» **Task**:
Update the stretch from the line containing "In this image, among" through the line containing "1.10 meters" by putting "nearest" in place of "closest", leaving everything else as it is.

[A run of items]
— Begin —

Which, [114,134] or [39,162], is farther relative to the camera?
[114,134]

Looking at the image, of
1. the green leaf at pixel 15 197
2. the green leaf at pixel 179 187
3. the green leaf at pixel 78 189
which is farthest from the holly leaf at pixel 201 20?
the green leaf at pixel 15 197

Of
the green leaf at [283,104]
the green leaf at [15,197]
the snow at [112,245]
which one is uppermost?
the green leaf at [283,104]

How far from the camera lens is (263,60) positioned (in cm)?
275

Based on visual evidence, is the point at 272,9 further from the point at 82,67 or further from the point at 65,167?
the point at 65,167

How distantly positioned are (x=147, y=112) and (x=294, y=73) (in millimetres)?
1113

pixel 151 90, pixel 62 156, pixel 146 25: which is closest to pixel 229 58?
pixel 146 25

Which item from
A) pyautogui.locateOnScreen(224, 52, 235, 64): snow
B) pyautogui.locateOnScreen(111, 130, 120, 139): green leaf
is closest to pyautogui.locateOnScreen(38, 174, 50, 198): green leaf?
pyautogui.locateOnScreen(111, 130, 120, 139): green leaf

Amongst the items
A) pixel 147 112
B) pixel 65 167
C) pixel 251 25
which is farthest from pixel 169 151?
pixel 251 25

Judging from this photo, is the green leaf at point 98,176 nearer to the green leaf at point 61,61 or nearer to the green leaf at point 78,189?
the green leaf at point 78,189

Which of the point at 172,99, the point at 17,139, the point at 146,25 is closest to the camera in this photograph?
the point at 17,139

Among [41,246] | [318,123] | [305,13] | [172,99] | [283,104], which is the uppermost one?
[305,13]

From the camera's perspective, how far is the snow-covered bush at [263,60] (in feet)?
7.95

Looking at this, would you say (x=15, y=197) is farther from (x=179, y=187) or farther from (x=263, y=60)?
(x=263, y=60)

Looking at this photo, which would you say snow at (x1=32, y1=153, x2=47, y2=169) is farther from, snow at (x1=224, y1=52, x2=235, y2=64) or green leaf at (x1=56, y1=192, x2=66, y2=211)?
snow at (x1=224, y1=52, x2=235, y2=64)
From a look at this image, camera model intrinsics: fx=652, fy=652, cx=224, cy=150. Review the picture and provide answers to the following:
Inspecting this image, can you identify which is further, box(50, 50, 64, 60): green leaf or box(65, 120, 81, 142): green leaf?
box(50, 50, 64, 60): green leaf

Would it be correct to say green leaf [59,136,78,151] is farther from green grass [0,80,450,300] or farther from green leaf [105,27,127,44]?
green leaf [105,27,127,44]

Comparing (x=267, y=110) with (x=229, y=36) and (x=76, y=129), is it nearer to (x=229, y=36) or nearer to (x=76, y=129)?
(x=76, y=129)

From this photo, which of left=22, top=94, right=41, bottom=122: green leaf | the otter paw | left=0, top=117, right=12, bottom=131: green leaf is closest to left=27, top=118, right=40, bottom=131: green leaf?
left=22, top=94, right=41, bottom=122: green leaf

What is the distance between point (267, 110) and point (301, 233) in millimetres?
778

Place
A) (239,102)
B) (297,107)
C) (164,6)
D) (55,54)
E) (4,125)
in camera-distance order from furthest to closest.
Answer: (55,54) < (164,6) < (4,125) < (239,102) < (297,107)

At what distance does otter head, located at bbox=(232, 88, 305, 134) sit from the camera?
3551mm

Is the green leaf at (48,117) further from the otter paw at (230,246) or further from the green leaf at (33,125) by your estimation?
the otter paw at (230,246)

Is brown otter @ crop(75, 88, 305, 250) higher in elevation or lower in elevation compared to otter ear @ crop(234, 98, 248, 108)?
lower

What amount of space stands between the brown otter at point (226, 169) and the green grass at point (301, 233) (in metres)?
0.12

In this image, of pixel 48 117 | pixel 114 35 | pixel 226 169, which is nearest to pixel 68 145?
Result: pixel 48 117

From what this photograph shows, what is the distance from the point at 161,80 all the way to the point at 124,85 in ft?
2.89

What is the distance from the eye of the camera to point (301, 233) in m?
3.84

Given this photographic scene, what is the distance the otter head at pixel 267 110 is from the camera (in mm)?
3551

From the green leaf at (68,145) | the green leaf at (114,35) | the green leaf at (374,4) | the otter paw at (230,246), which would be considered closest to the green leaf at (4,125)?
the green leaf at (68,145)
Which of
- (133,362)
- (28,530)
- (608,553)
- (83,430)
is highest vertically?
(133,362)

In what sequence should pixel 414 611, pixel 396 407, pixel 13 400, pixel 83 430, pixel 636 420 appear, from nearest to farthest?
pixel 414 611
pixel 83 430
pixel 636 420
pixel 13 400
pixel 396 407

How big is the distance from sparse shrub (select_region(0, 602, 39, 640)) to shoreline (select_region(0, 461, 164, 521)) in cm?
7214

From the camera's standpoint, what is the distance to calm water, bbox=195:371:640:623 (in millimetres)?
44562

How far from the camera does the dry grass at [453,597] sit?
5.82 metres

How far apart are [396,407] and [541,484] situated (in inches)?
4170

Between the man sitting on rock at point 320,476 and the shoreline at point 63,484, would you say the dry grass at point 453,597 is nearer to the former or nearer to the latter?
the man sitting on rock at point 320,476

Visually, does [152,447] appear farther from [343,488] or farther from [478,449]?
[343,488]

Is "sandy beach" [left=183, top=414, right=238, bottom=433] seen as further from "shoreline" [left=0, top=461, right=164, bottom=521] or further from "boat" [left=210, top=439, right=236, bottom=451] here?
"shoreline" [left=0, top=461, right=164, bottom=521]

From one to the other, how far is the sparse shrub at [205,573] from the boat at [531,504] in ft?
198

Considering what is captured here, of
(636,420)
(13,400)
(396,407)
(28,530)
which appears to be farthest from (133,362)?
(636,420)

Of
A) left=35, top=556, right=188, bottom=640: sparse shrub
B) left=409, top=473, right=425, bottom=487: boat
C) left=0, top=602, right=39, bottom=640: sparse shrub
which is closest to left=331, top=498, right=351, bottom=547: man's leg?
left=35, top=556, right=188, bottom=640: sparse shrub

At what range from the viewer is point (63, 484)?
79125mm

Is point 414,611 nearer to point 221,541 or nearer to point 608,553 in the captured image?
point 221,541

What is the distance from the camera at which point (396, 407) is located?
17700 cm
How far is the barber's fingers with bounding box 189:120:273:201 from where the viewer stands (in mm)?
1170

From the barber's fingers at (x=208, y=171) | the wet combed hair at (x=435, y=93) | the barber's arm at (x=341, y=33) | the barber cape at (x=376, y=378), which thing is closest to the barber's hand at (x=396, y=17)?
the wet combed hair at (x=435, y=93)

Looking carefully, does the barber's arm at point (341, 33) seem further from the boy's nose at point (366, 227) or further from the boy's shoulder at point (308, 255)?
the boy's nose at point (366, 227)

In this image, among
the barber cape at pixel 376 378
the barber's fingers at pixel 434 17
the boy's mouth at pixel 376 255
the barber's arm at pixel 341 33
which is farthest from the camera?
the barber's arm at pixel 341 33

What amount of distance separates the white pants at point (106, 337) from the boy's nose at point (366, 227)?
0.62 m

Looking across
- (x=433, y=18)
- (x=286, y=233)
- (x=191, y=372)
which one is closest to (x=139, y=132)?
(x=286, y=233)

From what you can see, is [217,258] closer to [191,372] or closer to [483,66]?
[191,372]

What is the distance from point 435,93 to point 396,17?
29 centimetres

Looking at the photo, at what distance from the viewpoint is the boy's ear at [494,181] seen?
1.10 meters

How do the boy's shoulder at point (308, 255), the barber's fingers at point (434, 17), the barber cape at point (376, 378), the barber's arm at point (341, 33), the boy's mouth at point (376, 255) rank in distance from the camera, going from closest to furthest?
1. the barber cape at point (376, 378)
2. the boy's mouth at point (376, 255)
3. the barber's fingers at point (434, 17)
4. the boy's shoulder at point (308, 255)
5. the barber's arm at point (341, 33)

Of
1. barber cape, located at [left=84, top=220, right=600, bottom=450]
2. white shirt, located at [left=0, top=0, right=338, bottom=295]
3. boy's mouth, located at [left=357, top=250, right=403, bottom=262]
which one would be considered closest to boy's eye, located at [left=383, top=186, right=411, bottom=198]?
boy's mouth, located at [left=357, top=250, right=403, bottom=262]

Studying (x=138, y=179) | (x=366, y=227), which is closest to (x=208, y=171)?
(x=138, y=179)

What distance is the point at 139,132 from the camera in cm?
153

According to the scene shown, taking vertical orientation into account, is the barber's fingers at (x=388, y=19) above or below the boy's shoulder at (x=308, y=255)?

— End —

» **Result of this task**:
In this image, among
the barber cape at pixel 376 378
the barber's fingers at pixel 434 17
the boy's mouth at pixel 376 255
the barber's arm at pixel 341 33
which is farthest from the camera?
the barber's arm at pixel 341 33

What amount of distance separates the white pants at point (106, 337) from the boy's nose at point (366, 227)?
0.62 m

Looking across
- (x=433, y=18)
- (x=286, y=233)
- (x=191, y=372)
which one is nearest to (x=139, y=132)?
(x=286, y=233)

From what you can see, is [217,258] closer to [191,372] or closer to [483,66]?
[191,372]

What is the distance from point 435,93 to point 396,17?
29 centimetres

Looking at the photo, at what distance from the viewpoint is the boy's ear at [494,181] seen?
1.10 meters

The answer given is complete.